Nell’epica degli Spaghetti Western la contrapposizione degli stili e l’antitetico confronto tra personalità differenti è uno degli elementi centrali della narrazione. I limpidi occhi azzurri e lo sguardo truce e famelico. La pistola e il fucile. L’indulgenza e la violenza. L’Olimpico non è il far west, Juve e Atalanta non rimangono a cavallo tra la vita e la morte. Eppure, nel remake della finale 3 anni fa, gli elementi in comune con l’epica alla Sergio Leone non sono pochi, ben rappresentati soprattutto da due degli esempi più polarizzanti nell’eterno e stucchevole dibattito tra “giochisti” e “risultatisti”. Massimiliano Allegri e Gian Piero Gasperini sono due anime trasversalmente differenti, pressoché sotto ogni aspetto. Antitetici e contrapposti dal punto di vista comunicativo, caratteriale e a livello di gestione del talento e dello spogliatoio, oltre che – in maniera evidente – sul piano tattico.

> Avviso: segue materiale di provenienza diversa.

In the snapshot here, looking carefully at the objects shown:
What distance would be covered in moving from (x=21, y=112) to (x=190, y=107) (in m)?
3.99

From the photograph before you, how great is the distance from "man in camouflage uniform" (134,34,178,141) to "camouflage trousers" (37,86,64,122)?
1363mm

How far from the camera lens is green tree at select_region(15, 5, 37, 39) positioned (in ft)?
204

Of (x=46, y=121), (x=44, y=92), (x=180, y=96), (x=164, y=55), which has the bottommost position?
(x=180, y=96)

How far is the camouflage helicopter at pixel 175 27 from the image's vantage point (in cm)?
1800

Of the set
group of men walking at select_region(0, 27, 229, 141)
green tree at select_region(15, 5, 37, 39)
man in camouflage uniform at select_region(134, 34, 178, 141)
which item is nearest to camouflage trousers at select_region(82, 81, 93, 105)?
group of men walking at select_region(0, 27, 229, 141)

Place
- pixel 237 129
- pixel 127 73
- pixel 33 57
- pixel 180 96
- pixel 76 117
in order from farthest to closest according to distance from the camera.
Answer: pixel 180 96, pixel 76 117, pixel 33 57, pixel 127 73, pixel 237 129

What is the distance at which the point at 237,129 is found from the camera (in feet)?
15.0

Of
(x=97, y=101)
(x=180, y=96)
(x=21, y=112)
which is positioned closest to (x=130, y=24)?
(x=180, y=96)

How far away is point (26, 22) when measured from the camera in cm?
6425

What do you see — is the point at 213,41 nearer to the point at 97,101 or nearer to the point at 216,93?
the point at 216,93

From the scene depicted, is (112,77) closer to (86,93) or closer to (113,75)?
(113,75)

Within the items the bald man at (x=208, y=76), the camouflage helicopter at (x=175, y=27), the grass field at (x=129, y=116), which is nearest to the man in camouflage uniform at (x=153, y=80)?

All’Olimpico sono ancora una volta l’uno di fronte all’altro, in una allegorica rappresentazione del bene e del male, della giustizia e della prevaricazione. Seppur senza saper distinguere a chi dei due appartiene cosa. Ecco che la finale di Coppa Italia suona quasi come una resa dei conti, un duello da poncho e cinturoni. Allegri arriva alla fine di un ciclo bis tragico sul piano sportivo, al culmine del quale la Coppa rappresenta l’unica e ultima possibilità di redenzione. Con poche energie e tante preghiere per rivedere sul campo una Juve vincente come è stata in passato. Gasperini ci arriva col sorriso e la consapevolezza di aver scritto l’ennesimo capitolo di una storia meravigliosa. Con la voglia, soprattutto, di continuare a battere i tasti sulla tastiera, in un finale di stagione che può ancora entrare nella leggenda.
L’epica dell’Olimpico sta tutta qua, in una sceneggiatura interpretata dal miglior cast possibile per i ruoli designati. Il finale è un’incognita, l’epilogo nella contrapposizione di stili dei due protagonisti è questione di ore, senza pistole ma sempre guardandosi dritti negli occhi.